# FactoberFest 2015, Friday 11th September to Sunday 13th September



## William of Walworth (Sep 9, 2015)

This could well be of interest to ale-minded Bristolians and visitors. Including us!  (we'll be there at some point on Saturday).

At the Tobacco Factory, Southville, this coming w/e.

Apols for blatant plug ..... but as evil corporates  go  , I can easily forgive Bristol Beer Factory!


----------



## William of Walworth (Sep 15, 2015)

Never made this in the end! We were hanging out 'elsewhere' in Bristol too much


----------



## DaveCinzano (Sep 15, 2015)

William of Walworth said:


> At the Tobacco Factory, Southville, this coming w/e.
> 
> Apols for blatant plug ..... but as evil corporates  go  , I can easily forgive Bristol Beer Factory!

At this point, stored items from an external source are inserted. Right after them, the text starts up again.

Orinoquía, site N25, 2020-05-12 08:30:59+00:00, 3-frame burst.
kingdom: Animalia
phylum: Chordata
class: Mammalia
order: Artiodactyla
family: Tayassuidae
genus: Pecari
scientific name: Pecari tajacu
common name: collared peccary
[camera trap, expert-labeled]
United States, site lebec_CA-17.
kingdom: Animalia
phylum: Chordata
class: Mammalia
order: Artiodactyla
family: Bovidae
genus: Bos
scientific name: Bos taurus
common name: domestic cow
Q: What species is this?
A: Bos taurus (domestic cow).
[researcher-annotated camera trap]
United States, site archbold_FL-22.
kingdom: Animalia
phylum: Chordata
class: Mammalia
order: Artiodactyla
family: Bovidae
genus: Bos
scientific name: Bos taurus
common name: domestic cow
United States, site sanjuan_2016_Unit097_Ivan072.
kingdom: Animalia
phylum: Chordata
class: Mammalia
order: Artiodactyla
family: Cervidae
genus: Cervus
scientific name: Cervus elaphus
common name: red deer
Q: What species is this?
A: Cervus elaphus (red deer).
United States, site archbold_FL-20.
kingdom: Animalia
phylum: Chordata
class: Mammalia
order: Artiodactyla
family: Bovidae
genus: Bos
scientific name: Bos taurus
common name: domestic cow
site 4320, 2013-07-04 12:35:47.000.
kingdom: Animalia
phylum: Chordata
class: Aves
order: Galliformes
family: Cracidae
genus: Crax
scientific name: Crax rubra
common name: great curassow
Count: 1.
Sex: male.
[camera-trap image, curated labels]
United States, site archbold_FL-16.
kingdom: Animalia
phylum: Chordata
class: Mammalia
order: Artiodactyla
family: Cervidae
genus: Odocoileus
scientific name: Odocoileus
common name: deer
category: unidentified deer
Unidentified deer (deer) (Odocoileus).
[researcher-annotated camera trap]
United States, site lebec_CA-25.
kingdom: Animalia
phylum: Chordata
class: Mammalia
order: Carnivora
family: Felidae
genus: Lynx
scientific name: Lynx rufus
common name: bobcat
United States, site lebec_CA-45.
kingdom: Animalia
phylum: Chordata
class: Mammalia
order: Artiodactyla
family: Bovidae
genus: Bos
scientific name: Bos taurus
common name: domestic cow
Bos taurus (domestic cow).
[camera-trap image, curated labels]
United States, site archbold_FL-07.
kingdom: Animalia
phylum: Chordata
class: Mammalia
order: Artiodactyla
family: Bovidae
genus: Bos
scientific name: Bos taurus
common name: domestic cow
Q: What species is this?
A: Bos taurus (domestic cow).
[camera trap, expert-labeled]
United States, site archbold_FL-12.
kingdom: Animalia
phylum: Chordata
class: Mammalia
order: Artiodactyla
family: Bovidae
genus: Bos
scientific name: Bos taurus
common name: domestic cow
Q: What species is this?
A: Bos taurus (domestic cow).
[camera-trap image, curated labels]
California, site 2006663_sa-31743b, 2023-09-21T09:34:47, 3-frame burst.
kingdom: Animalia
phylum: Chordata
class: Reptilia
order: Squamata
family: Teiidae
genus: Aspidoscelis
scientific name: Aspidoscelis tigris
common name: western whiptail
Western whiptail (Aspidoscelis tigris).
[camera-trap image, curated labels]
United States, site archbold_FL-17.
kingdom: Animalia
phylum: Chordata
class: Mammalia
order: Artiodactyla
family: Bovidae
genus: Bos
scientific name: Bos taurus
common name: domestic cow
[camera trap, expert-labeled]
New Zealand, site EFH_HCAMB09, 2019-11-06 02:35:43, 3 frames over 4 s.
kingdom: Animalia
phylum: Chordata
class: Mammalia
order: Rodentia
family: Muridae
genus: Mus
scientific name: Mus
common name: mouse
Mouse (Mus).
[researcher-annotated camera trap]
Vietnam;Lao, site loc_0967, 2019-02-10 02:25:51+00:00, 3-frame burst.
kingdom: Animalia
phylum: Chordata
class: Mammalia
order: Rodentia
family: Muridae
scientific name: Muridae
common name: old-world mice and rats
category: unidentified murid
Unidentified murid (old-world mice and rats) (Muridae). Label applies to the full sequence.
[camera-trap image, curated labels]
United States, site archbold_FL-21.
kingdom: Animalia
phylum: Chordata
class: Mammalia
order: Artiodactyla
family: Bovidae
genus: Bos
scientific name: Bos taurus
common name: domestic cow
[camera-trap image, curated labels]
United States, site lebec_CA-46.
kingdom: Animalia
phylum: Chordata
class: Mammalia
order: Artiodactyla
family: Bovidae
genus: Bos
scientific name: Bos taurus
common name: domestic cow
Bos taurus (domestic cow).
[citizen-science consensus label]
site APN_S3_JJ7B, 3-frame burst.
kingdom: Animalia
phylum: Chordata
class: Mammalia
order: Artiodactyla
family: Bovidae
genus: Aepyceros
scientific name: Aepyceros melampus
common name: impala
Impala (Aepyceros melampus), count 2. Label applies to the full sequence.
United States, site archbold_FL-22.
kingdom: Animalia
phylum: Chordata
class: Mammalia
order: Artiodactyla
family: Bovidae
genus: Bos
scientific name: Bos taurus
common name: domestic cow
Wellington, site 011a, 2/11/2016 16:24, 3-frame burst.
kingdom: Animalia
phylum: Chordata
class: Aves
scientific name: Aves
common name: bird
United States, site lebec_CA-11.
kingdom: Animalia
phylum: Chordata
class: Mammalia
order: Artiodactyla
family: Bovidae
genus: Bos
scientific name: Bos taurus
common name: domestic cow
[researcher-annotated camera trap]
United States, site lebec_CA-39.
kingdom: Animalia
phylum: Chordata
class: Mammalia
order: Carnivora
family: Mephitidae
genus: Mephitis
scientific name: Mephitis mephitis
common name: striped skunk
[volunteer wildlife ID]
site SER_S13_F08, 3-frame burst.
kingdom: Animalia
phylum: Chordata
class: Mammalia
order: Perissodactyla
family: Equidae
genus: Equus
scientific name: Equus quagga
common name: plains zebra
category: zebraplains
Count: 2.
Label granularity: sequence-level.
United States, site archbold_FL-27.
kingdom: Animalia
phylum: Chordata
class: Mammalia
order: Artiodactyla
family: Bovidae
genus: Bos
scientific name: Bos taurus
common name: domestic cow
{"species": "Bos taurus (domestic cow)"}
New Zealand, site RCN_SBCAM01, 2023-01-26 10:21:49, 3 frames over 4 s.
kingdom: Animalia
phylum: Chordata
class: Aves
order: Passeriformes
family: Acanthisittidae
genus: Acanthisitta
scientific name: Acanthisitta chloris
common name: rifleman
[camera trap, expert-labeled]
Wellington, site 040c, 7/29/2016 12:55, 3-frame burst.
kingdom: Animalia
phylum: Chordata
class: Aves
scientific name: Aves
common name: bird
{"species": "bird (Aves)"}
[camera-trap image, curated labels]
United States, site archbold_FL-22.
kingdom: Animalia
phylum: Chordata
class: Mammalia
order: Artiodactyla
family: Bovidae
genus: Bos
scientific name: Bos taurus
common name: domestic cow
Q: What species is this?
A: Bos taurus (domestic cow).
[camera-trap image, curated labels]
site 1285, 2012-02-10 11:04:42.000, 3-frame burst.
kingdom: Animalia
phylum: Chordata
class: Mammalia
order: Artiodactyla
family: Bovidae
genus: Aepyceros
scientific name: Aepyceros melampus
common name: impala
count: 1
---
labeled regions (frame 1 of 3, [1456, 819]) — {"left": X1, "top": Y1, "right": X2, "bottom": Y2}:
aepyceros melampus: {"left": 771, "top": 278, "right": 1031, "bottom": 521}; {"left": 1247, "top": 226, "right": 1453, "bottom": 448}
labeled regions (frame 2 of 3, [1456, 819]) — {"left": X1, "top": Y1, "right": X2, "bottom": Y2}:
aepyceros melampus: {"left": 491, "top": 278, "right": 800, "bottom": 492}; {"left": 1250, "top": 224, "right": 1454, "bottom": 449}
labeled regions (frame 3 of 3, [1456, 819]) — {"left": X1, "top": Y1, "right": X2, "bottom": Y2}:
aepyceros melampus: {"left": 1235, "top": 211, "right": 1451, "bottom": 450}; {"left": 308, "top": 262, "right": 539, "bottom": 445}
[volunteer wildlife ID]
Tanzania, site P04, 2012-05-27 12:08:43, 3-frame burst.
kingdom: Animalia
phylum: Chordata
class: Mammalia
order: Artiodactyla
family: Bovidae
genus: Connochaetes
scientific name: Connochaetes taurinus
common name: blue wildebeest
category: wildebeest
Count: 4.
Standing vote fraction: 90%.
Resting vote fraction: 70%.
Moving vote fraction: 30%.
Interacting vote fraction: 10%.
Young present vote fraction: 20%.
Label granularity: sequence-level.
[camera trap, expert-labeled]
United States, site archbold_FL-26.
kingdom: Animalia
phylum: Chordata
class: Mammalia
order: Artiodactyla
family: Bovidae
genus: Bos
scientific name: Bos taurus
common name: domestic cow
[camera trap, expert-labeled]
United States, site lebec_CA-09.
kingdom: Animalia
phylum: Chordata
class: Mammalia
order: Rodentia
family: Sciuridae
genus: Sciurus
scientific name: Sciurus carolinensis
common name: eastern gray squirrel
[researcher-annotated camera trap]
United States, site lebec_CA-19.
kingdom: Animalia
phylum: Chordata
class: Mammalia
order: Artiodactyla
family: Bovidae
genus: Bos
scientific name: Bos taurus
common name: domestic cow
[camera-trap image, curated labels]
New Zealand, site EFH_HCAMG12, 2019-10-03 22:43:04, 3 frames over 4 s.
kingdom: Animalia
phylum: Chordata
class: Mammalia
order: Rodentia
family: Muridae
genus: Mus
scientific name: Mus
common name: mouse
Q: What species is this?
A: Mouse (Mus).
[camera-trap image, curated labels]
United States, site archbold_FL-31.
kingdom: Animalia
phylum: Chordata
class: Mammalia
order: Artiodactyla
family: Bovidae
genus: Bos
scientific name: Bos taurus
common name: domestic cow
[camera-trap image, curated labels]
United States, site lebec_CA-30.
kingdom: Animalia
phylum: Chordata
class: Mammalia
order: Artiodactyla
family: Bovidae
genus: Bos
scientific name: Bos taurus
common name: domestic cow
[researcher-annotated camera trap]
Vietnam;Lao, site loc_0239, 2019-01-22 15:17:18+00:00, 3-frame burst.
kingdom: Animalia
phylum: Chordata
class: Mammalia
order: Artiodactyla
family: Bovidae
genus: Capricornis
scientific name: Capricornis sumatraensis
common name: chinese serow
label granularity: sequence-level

A big fan of nepotistic, reputedly gropey, lying, public budget-slashing, developer-glad handing, millionaire carpetbaggers are you?


----------



## William of Walworth (Sep 15, 2015)

DaveCinzano : Say what? 

I'm no fan of George Ferguson if he's got anything to do with this -- has he?  again.

Is it the brewery specifically you're having a pop at or the Tobacco Factory as well? -- I know they're connected obviously. I've probably missed loads of local detail here though. Unlike you I'm not Bristolian ....

Anyway, my flippant comment above was only beer related.


----------



## DaveCinzano (Sep 15, 2015)

http://www.bristol.gov.uk/sites/def...-george-ferguson-declaration-of-interests.pdf


----------



## William of Walworth (Sep 16, 2015)

Thanks for that. Wasn't aware before, except very vaguely.

I may continue at times with BBF beer when in Bristol though, because despite Ferguson's best efforts to poison it by association   it remains excellent  

Some of the other beers on that Factoberfest list, from independent breweries elsewhere, would have been pretty good too, we recognised some of the names.

But as I said we never made it in the end anyway.


----------



## BlackArab (Oct 9, 2015)

Heard a rumour that he's bought a run down pub near Temple Meads that is very close to the new arena.


----------



## DaveCinzano (Oct 10, 2015)

BlackArab said:


> Heard a rumour that he's bought a run down pub near Temple Meads that is very close to the new arena.


Based on the time it took for him to finally mention his daughter Alice and her _extensively-funded_ organisation Playing Out, expect this to be added to his Declaration of Interests sometime in 2020.


----------



## William of Walworth (Oct 11, 2015)

BlackArab said:


> Heard a rumour that he's bought a run down pub near Temple Meads that is very close to the new arena.



Barley Mow? It was refurbished quite a while ago (at least 18 months?) by Bristol Beer Factory.  

But perhaps this is a newer acquisition -- I expect a recent copy of Pints West would mention it if BBF have bought a new place.


----------



## BlackArab (Oct 13, 2015)

William of Walworth said:


> Barley Mow? It was refurbished quite a while ago (at least 18 months?) by Bristol Beer Factory.
> 
> But perhaps this is a newer acquisition -- I expect a recent copy of Pints West would mention it if BBF have bought a new place.



Not that one, closer to the station. I think on the Cattle Market Road.


----------



## William of Walworth (Oct 13, 2015)

OK, don't know it, but thanks   

( BlackArab )


----------



## BlackArab (Oct 13, 2015)

William of Walworth said:


> OK, don't know it, but thanks
> 
> ( BlackArab )



Should have mentioned that by run down I meant actually boarded up. I have vague memories of one there that closed years ago.


----------